Based on that experience I have come to one key, but maybe, counter-intuitive truth about interchange formats:
- Too much freedom is bad.
Why? Generating interchange data is cheaper than consuming it, because the creator only needs to consider the stuff they want to include, whereas the consumer needs to consider every single possible edge case and or scenario the format itself can support.
This is why XML is WAY more costly to ingest than CSV, because in XML someone is going to use: attributes, CDATA, namespaces, comments, different declaration, includes, et al. In CVS they're going to use rows, a format separator, and quotes (with or without escaping). That's it. That's all it supports.
Sqlite as an interchange format is a HORRIFYING suggestion, because every single feature Sqlite supports may need to be supported by consumers. Even if you curtailed Sqlite's vast feature set, you've still created something vastly more expensive to consume than XML, which itself is obnoxious.
My favorite interchange formats are, in order:
- CVS, JSON (inc. NDJSON), YAML, XML, BSON (due to type system), MessagePack, Protobuf, [Giant Gap] Sqlite, Excel (xlsx, et al)
More features mean more cost, more edge cases, more failures, more complex consumers. Keep in mind, this is ONLY about interchange formats between two parties, I have wildly different opinions about what I would use for my own application where I am only ever the creator/consumer, I actually love Sqlite for THAT.

Written problem A: Can you reproduce the comment on interchange formats word for word, starting at "More features mean" and ending at "Sqlite for THAT."?
Written problem B: Does the comment on interchange formats agree with each of these statements? (i) Consuming interchange data costs more than generating it. (ii) The writer ranks XML above JSON among favorite interchange formats. (iii) The writer dislikes Sqlite for applications where they are both creator and consumer. Answer yes or no for each, quoting the words that decide it.
The material that comes next is from a separate source.

Supplied entries:

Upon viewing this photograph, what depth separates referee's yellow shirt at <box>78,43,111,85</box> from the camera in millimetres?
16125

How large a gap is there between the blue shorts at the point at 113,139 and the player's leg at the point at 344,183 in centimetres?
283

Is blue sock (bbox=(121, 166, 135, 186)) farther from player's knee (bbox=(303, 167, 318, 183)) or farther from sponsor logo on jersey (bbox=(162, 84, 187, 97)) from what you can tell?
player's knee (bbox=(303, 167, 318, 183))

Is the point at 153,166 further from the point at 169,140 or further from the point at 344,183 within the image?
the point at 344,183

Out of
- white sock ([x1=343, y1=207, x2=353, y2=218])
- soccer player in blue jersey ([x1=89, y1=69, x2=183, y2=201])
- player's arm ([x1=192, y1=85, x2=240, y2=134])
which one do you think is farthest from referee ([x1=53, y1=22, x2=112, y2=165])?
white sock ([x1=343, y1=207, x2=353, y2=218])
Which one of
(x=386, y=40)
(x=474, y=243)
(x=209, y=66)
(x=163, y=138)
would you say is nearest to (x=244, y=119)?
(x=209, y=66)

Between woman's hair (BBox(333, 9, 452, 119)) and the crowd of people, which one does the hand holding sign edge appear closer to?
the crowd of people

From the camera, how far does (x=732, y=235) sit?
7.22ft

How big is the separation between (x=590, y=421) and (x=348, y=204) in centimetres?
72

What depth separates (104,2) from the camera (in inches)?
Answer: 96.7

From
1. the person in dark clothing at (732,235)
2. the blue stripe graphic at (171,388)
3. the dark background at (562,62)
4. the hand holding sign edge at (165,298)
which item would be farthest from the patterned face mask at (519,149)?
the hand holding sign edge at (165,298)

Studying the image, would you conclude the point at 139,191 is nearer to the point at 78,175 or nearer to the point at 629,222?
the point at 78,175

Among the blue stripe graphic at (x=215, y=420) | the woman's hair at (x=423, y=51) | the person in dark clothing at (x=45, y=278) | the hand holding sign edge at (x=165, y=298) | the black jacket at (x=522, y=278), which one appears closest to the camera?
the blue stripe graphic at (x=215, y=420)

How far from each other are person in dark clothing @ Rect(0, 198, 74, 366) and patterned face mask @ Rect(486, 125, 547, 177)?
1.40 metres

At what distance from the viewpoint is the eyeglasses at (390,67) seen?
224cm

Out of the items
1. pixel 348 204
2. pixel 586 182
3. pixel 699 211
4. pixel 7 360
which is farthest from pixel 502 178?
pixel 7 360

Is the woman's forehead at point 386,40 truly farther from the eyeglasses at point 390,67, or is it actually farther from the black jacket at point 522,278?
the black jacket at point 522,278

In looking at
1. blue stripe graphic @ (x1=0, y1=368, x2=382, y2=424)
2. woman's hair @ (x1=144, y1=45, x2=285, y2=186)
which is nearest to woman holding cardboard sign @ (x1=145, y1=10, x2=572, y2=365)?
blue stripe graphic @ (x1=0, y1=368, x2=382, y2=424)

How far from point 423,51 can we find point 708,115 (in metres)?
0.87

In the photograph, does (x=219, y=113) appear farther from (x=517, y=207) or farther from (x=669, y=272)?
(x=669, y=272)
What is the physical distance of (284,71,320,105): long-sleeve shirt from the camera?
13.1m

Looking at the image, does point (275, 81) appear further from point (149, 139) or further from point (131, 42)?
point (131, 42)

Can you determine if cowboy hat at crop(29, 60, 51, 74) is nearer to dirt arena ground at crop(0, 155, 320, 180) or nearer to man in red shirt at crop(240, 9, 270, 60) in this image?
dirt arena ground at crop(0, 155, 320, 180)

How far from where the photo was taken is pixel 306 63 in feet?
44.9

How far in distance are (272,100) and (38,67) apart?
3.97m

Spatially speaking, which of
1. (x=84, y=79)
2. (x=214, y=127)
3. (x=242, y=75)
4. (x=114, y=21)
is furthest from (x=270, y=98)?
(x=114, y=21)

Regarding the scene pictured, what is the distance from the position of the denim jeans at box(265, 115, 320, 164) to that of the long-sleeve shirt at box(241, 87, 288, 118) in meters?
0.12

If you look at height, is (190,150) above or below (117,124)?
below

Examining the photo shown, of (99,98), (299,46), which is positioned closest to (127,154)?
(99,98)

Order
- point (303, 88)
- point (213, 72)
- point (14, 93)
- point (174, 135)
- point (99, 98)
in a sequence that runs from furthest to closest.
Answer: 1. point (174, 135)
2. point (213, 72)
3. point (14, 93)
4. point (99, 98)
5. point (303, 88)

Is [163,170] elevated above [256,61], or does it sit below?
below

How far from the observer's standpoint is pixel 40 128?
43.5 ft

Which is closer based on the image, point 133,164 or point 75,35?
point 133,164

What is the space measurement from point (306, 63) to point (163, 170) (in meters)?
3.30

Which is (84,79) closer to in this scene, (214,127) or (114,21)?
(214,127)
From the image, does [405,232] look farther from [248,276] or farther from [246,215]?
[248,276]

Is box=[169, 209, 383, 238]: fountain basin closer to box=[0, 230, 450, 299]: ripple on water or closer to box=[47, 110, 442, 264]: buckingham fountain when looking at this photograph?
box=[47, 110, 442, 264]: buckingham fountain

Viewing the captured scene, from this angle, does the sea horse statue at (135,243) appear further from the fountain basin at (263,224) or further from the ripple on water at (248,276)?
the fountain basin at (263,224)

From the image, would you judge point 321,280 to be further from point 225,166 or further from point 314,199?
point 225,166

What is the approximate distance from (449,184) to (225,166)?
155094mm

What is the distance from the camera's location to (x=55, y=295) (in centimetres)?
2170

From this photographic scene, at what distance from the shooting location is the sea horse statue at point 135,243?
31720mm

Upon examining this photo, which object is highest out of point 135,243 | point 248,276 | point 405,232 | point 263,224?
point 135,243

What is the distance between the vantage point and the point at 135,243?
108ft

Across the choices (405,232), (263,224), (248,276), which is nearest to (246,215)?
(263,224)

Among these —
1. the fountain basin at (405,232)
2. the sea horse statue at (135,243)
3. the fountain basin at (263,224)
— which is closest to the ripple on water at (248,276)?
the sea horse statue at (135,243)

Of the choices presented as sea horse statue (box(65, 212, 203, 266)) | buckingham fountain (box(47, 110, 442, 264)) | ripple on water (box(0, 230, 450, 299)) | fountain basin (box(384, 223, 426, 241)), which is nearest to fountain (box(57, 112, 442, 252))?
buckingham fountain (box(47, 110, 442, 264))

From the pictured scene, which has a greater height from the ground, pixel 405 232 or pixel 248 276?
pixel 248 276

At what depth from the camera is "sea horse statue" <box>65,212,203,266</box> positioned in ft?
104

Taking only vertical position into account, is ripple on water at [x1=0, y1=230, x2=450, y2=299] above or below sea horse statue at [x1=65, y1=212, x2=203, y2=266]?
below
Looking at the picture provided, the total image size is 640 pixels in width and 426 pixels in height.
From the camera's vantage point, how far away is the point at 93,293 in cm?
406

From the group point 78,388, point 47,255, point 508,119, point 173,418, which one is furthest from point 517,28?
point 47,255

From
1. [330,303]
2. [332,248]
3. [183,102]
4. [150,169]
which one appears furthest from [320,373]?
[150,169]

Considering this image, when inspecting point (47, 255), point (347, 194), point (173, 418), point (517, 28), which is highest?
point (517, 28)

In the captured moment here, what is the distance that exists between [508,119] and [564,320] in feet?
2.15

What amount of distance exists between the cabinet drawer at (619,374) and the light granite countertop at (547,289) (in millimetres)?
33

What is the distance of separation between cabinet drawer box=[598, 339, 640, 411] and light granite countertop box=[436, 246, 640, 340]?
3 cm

Final answer A:
More features mean more cost, more edge cases, more failures, more complex consumers. Keep in mind, this is ONLY about interchange formats between two parties, I have wildly different opinions about what I would use for my own application where I am only ever the creator/consumer, I actually love Sqlite for THAT.

Final answer B:
(i) Yes: "Generating interchange data is cheaper than consuming it"
(ii) No: "My favorite interchange formats are, in order:" and "CVS, JSON (inc. NDJSON), YAML, XML"
(iii) No: "I actually love Sqlite for THAT."